*Testo di partenza:*
**********

Sarà beato il giudice Rosario Livatino

Nei decreti autorizzati dal Papa riconosciuto il martirio del magistrato siciliano ucciso dalla mafia nel 1990 e le virtù eroiche di sette Serve e Servi di Dio

Gabriella Ceraso e Benedetta Capelli -  Città del Vaticano

Ricevendo in udienza il 21 dicembre il cardinale Marcello Semeraro, Prefetto della Congregazione delle Cause dei Santi, Papa Francesco ha autorizzato il Dicastero a promulgare i decreti relativi a un nuovo prossimo beato e a 7 nuovi Venerabili Servi di Dio con il riconoscimento delle loro virtù eroiche.

"Un esempio non soltanto per i magistrati, ma per tutti coloro che operano nel campo del diritto: per la coerenza tra la sua fede e il suo impegno di lavoro e per l’attualità delle sue riflessioni". Così Papa Francesco appena un anno fa, parlava del giudice Rosario Livatino - nato il 3 ottobre 1952 a Canicattì e ucciso dalla mafia in odio alla fede, il 21 settembre del 1990. Oggi è lo stesso Pontefice che, col riconoscimento del martirio, incammina questo giovane magistrato siciliano, all'onore degli altari come prossimo nuovo Beato. Una vita dedicata agli studi di giurisprudenza e alla conoscenza profonda del fenomeno mafioso con la grande capacità di trovare nessi e ricreare trame, tanto da firmare sentenze importanti che lo avrebbero portato nel mirino di Cosa Nostra. Impegno e fede, in un uomo sempre attento alla persona e alla dimensione della redenzione oltre che a quella del reato, quindi capace di condannare ma anche di capire, dando, come lui stesso scriveva, "alla legge un’anima”.

**********

*Compiti da svolgere:*
1. Rispondi a queste domande sul testo dedicato a Rosario Livatino:
(a) Quando e dove è nato Rosario Livatino?
(b) Chi ha ricevuto in udienza Papa Francesco il 21 dicembre?
(c) Quanti nuovi Venerabili Servi di Dio riguardano i decreti?
2. Stampa le voci di dati partendo dalla loro prima riga e fermandoti dopo la riga che contiene "<instances>", entrambe comprese. Ometti le immagini.

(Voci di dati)
**********

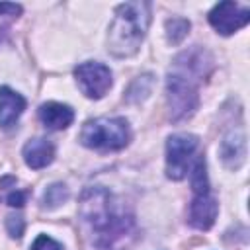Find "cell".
I'll list each match as a JSON object with an SVG mask.
<instances>
[{"label": "cell", "instance_id": "cell-2", "mask_svg": "<svg viewBox=\"0 0 250 250\" xmlns=\"http://www.w3.org/2000/svg\"><path fill=\"white\" fill-rule=\"evenodd\" d=\"M211 55L205 49H189L176 57L166 78V102L172 121L191 117L199 105L197 86L209 74Z\"/></svg>", "mask_w": 250, "mask_h": 250}, {"label": "cell", "instance_id": "cell-1", "mask_svg": "<svg viewBox=\"0 0 250 250\" xmlns=\"http://www.w3.org/2000/svg\"><path fill=\"white\" fill-rule=\"evenodd\" d=\"M80 219L94 250H125L135 236L133 213L105 188H88L82 193Z\"/></svg>", "mask_w": 250, "mask_h": 250}, {"label": "cell", "instance_id": "cell-17", "mask_svg": "<svg viewBox=\"0 0 250 250\" xmlns=\"http://www.w3.org/2000/svg\"><path fill=\"white\" fill-rule=\"evenodd\" d=\"M31 250H64V248H62L57 240H53L51 236H47V234H39V236L33 240Z\"/></svg>", "mask_w": 250, "mask_h": 250}, {"label": "cell", "instance_id": "cell-15", "mask_svg": "<svg viewBox=\"0 0 250 250\" xmlns=\"http://www.w3.org/2000/svg\"><path fill=\"white\" fill-rule=\"evenodd\" d=\"M66 197H68L66 186H62V184H53V186H49L47 191L43 193V205L49 207V209H53V207H59L61 203H64Z\"/></svg>", "mask_w": 250, "mask_h": 250}, {"label": "cell", "instance_id": "cell-5", "mask_svg": "<svg viewBox=\"0 0 250 250\" xmlns=\"http://www.w3.org/2000/svg\"><path fill=\"white\" fill-rule=\"evenodd\" d=\"M199 141L195 135L176 133L166 143V176L172 180H182L188 174V164L195 152Z\"/></svg>", "mask_w": 250, "mask_h": 250}, {"label": "cell", "instance_id": "cell-11", "mask_svg": "<svg viewBox=\"0 0 250 250\" xmlns=\"http://www.w3.org/2000/svg\"><path fill=\"white\" fill-rule=\"evenodd\" d=\"M39 119L47 129L53 131H61L66 129L72 119H74V111L66 105V104H59V102H49L43 104L39 107Z\"/></svg>", "mask_w": 250, "mask_h": 250}, {"label": "cell", "instance_id": "cell-10", "mask_svg": "<svg viewBox=\"0 0 250 250\" xmlns=\"http://www.w3.org/2000/svg\"><path fill=\"white\" fill-rule=\"evenodd\" d=\"M25 109V100L8 86L0 88V127H12Z\"/></svg>", "mask_w": 250, "mask_h": 250}, {"label": "cell", "instance_id": "cell-19", "mask_svg": "<svg viewBox=\"0 0 250 250\" xmlns=\"http://www.w3.org/2000/svg\"><path fill=\"white\" fill-rule=\"evenodd\" d=\"M0 14H6V16H20V14H21V6H20V4L2 2V4H0Z\"/></svg>", "mask_w": 250, "mask_h": 250}, {"label": "cell", "instance_id": "cell-4", "mask_svg": "<svg viewBox=\"0 0 250 250\" xmlns=\"http://www.w3.org/2000/svg\"><path fill=\"white\" fill-rule=\"evenodd\" d=\"M131 131L123 117H98L84 123L80 143L94 150H119L129 145Z\"/></svg>", "mask_w": 250, "mask_h": 250}, {"label": "cell", "instance_id": "cell-8", "mask_svg": "<svg viewBox=\"0 0 250 250\" xmlns=\"http://www.w3.org/2000/svg\"><path fill=\"white\" fill-rule=\"evenodd\" d=\"M217 211H219V205L211 193L195 195L189 203V217H188L189 225L199 230H207L213 227L217 219Z\"/></svg>", "mask_w": 250, "mask_h": 250}, {"label": "cell", "instance_id": "cell-12", "mask_svg": "<svg viewBox=\"0 0 250 250\" xmlns=\"http://www.w3.org/2000/svg\"><path fill=\"white\" fill-rule=\"evenodd\" d=\"M53 158H55V146L47 139H31L23 146V160L33 170L49 166Z\"/></svg>", "mask_w": 250, "mask_h": 250}, {"label": "cell", "instance_id": "cell-6", "mask_svg": "<svg viewBox=\"0 0 250 250\" xmlns=\"http://www.w3.org/2000/svg\"><path fill=\"white\" fill-rule=\"evenodd\" d=\"M76 82L86 98L100 100L111 88V70L102 62H82L74 68Z\"/></svg>", "mask_w": 250, "mask_h": 250}, {"label": "cell", "instance_id": "cell-16", "mask_svg": "<svg viewBox=\"0 0 250 250\" xmlns=\"http://www.w3.org/2000/svg\"><path fill=\"white\" fill-rule=\"evenodd\" d=\"M6 229H8V234L12 238H21L23 229H25V223H23L21 215H10L6 219Z\"/></svg>", "mask_w": 250, "mask_h": 250}, {"label": "cell", "instance_id": "cell-13", "mask_svg": "<svg viewBox=\"0 0 250 250\" xmlns=\"http://www.w3.org/2000/svg\"><path fill=\"white\" fill-rule=\"evenodd\" d=\"M191 188H193L195 195L209 193V180H207L205 160L201 156L195 160V166H193V172H191Z\"/></svg>", "mask_w": 250, "mask_h": 250}, {"label": "cell", "instance_id": "cell-14", "mask_svg": "<svg viewBox=\"0 0 250 250\" xmlns=\"http://www.w3.org/2000/svg\"><path fill=\"white\" fill-rule=\"evenodd\" d=\"M188 31H189V21L184 18H174L166 21V35L172 45H178L188 35Z\"/></svg>", "mask_w": 250, "mask_h": 250}, {"label": "cell", "instance_id": "cell-9", "mask_svg": "<svg viewBox=\"0 0 250 250\" xmlns=\"http://www.w3.org/2000/svg\"><path fill=\"white\" fill-rule=\"evenodd\" d=\"M221 158L227 168L236 170L246 158V135L242 129H230L221 141Z\"/></svg>", "mask_w": 250, "mask_h": 250}, {"label": "cell", "instance_id": "cell-3", "mask_svg": "<svg viewBox=\"0 0 250 250\" xmlns=\"http://www.w3.org/2000/svg\"><path fill=\"white\" fill-rule=\"evenodd\" d=\"M150 23L148 2H125L115 8V18L109 25L107 51L113 57L125 59L139 51Z\"/></svg>", "mask_w": 250, "mask_h": 250}, {"label": "cell", "instance_id": "cell-7", "mask_svg": "<svg viewBox=\"0 0 250 250\" xmlns=\"http://www.w3.org/2000/svg\"><path fill=\"white\" fill-rule=\"evenodd\" d=\"M250 21V10L246 6H240L236 2H219L209 12V23L217 29L221 35H230L244 27Z\"/></svg>", "mask_w": 250, "mask_h": 250}, {"label": "cell", "instance_id": "cell-18", "mask_svg": "<svg viewBox=\"0 0 250 250\" xmlns=\"http://www.w3.org/2000/svg\"><path fill=\"white\" fill-rule=\"evenodd\" d=\"M6 201H8L10 207H21V205L25 203V193H23V191H12V193L6 197Z\"/></svg>", "mask_w": 250, "mask_h": 250}]
</instances>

**********

*Soluzioni dei compiti:*
1.
(a) Il 3 ottobre 1952 a Canicattì.
(b) Il cardinale Marcello Semeraro, Prefetto della Congregazione delle Cause dei Santi.
(c) Sette.

2.
Find "cell".
I'll list each match as a JSON object with an SVG mask.
<instances>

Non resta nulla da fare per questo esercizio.